-- BRIEF A --
Copy the passage of the op-amp follower thread from "If that's the" to "into circuits somewhere." word for word.
-- BRIEF B --
In the op-amp follower thread, what does the reply say should be placed in series with both inputs of a voltage follower to minimize offsets from input bias currents?
-- BRIEF C --
Write the next part of the forum thread about op-amp voltage followers, picking up after its final sentence.

-- DOCUMENT EXCERPT --
..............................
Right, that makes sense. Now my thinking is this: For a circuit with one voltage input and output (and, say, lots of op-amps in the middle, as is my circuit), the followers aren't necessary - except, perhaps, one at the beginning to act as a "buffer". So I think that many of the followers I see in these old circuits might just be redundant "hand-me downs" from modifications done to some older circuit.

If that's the case, then I'm going to consider all the "mystery" resistors as just contributing to the input resistance to whatever op-amp app (adder, integrator, etc) that comes next in the circuit.

Of course, I'd feel more at ease if a bit more was said about the actual implementation of followers into circuits somewhere.
 
Hello Higgy-
To minimize offsets due to input bias currents in voltage followers, there should be an equal-value resistor in series with both inputs.
..............................
-- PROVIDED MATERIAL --
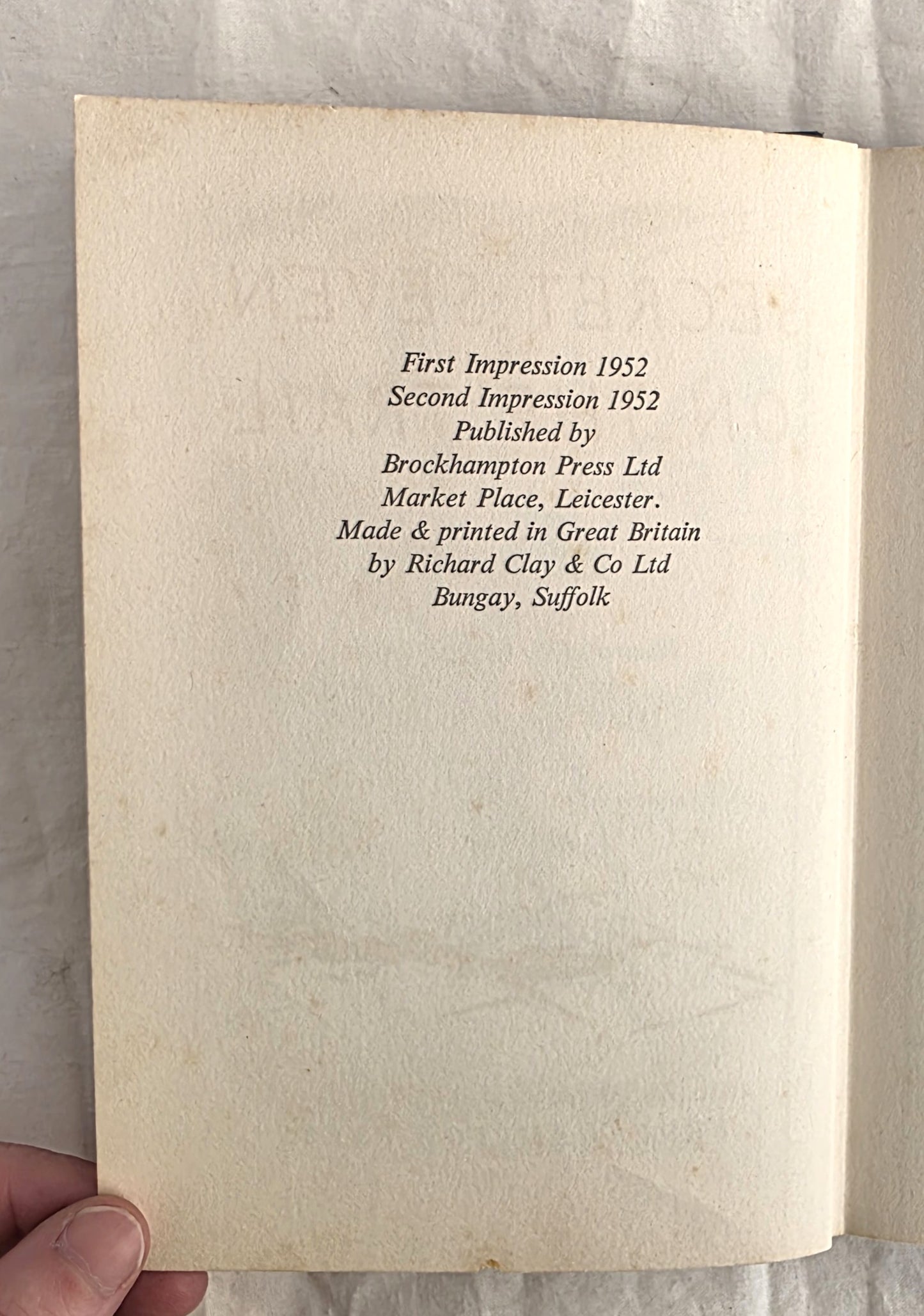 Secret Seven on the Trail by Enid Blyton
..............................
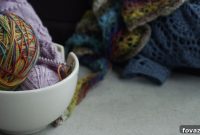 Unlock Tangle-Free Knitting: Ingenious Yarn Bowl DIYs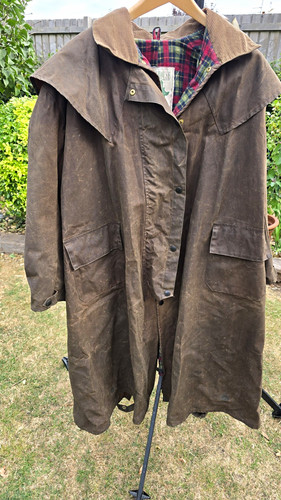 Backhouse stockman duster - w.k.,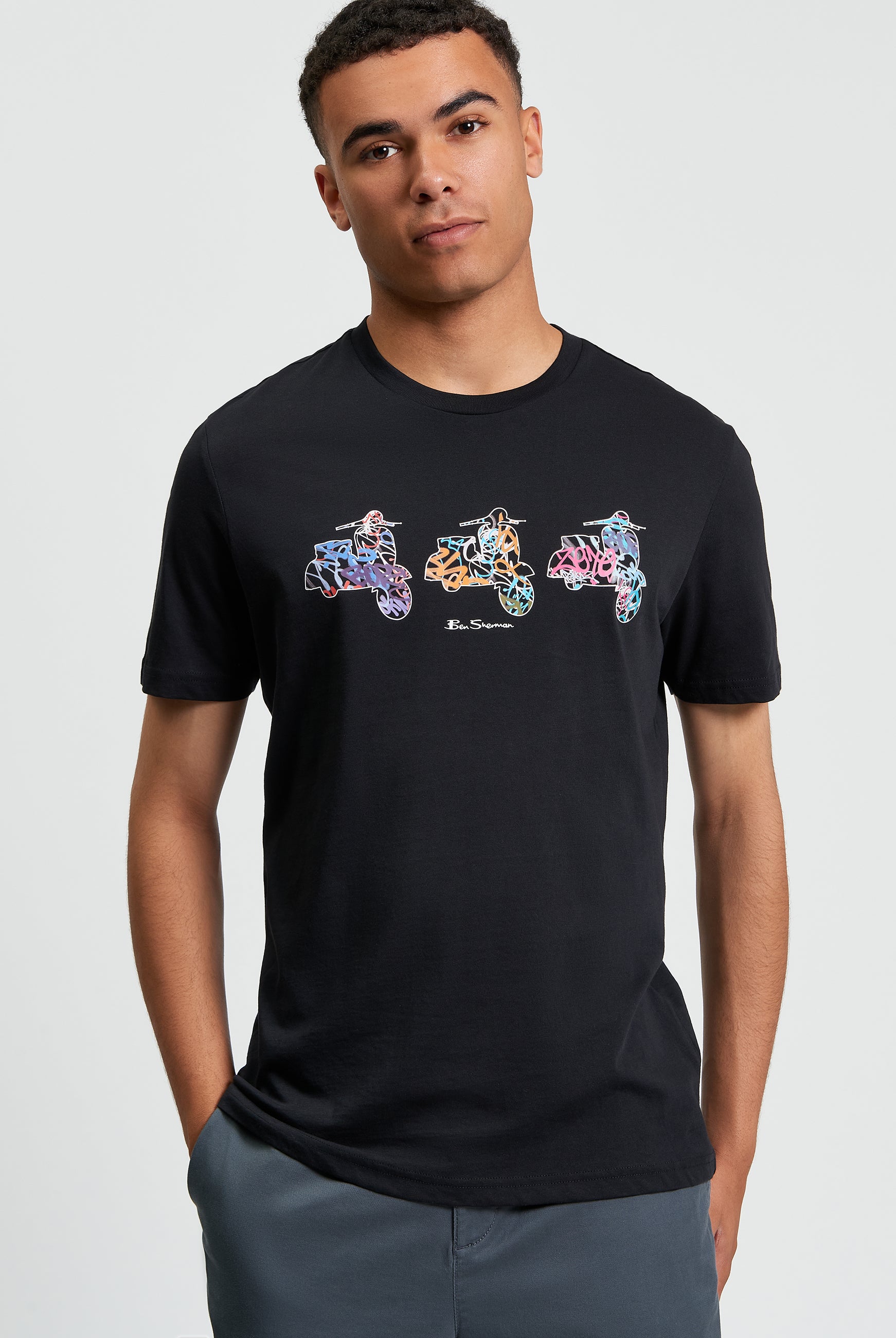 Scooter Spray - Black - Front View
..............................
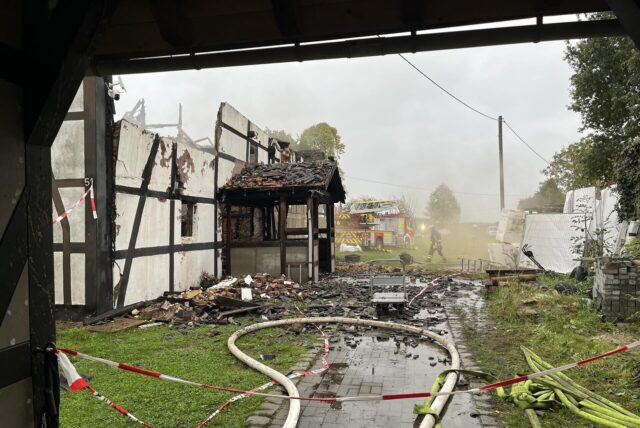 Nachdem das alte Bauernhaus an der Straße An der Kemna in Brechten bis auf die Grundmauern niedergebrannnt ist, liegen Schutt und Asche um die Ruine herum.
..............................
-- ANSWER SPACE A --
If that's the case, then I'm going to consider all the "mystery" resistors as just contributing to the input resistance to whatever op-amp app (adder, integrator, etc) that comes next in the circuit.

Of course, I'd feel more at ease if a bit more was said about the actual implementation of followers into circuits somewhere.

-- ANSWER SPACE B --
An equal-value resistor.

-- ANSWER SPACE C --
Bob S
 
The resistor in Higgy's circuit is probably for current limiting, not bias current balancing. If the output of the first opamp can go below ground or exceed vcc on the second then is could bias clamp diodes that protect the inputs. The series resistor limits the current into the clamp. See this datasheet for an example: http://focus.ti.com/docs/prod/folders/print/opa348.html

If the first stage of the opamp is a BJT then people also use resistors so that those transistors see similar impedances (or if there is an initial chopper stage). But if this was the case then the feedback path would not be a short but another 49.9K R. There are good reasons to do this to but it depends on the implementation of the amp.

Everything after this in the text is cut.